╭─ Texto fornecido
Estanislau Tallon Bozi*

Há trinta anos, grande parte da população parou para assistir à promulgação da nova Constituição Brasileira, denominada, então pelo presidente da Assembleia Nacional Constituinte de 1987 – Ulysses Guimarães, de Constituição Cidadã, dada a tendência do constitucionalismo daquele momento de elevar a nível constitucional direitos e deveres que poderiam muito bem constar na legislação ordinária, comum, infraconstitucional. Era um tempo de esperanças. O Brasil saía do regime militar e iniciava o processo de redemocratização. Embora com resquícios do período de exceção recém-encerrado – por exemplo, participação de senadores “biônicos”, eleitos indiretamente, fruto do denominado “Pacote de Abril”, do governo de Ernesto Geisel – a Assembleia Constituinte, em cerca de dois anos de amplos e profícuos debates, cumpriu sua missão.

Promulgada, sob a proteção de Deus, a Carta Política elegeu seus valores supremos (liberdade, justiça, segurança, igualdade, entre outros) e seus fundamentos, dos quais se destacam os valores sociais do trabalho e da livre iniciativa. Ambos, portanto, no mesmo patamar. O trabalho vem antes, mas deve ser compreendido em sentido amplo, como “atividade humana”, que também possibilita a livre iniciativa.

Ao prever os Direitos e Garantias Fundamentais, o Legislador Constituinte inseriu um capítulo sobre os direitos sociais, nos quais se incluem o trabalho, o lazer e a previdência social.  No mesmo capítulo, prescreveu um amplo rol, não exaustivo, de direitos dos trabalhadores urbanos e rurais, muitos deles já existentes na legislação anterior à Constituição: salário mínimo, férias, décimo terceiro salário, fundo de garantia do tempo de serviço, adicionais de insalubridade e periculosidade, idade mínima para o trabalho, repouso semanal, remunerado, etc. Também inovou, ampliando o prazo de prescrição, criminalizando a retenção dolosa dos salários, protegendo a relação de emprego contra despedidas arbitrárias ou sem justa causa, possibilidade de compensação de horários e redução da jornada, fixação da duração do trabalho em turnos de revezamento, acréscimo de um terço sobre a remuneração nas férias, proporcionalidade do aviso prévio, adicional de penosidade, proteção contra a automação, equiparação entre empregados e trabalhadores avulsos, entre outros. Infelizmente, parte dessas prescrições depende de legislação complementar e não foram implementadas pelo Legislador Constituído.
╰─
╭─ Dados fornecidos
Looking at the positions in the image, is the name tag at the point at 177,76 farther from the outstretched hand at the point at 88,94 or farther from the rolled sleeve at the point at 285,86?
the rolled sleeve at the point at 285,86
╰─
● **Tarefa**: Por favor, copie sem alterações o trecho do texto sobre a Constituição Brasileira que vai de "Há trinta anos, grande" até "cumpriu sua missão.", incluindo essas palavras.

● **Resolução**:
Há trinta anos, grande parte da população parou para assistir à promulgação da nova Constituição Brasileira, denominada, então pelo presidente da Assembleia Nacional Constituinte de 1987 – Ulysses Guimarães, de Constituição Cidadã, dada a tendência do constitucionalismo daquele momento de elevar a nível constitucional direitos e deveres que poderiam muito bem constar na legislação ordinária, comum, infraconstitucional. Era um tempo de esperanças. O Brasil saía do regime militar e iniciava o processo de redemocratização. Embora com resquícios do período de exceção recém-encerrado – por exemplo, participação de senadores “biônicos”, eleitos indiretamente, fruto do denominado “Pacote de Abril”, do governo de Ernesto Geisel – a Assembleia Constituinte, em cerca de dois anos de amplos e profícuos debates, cumpriu sua missão.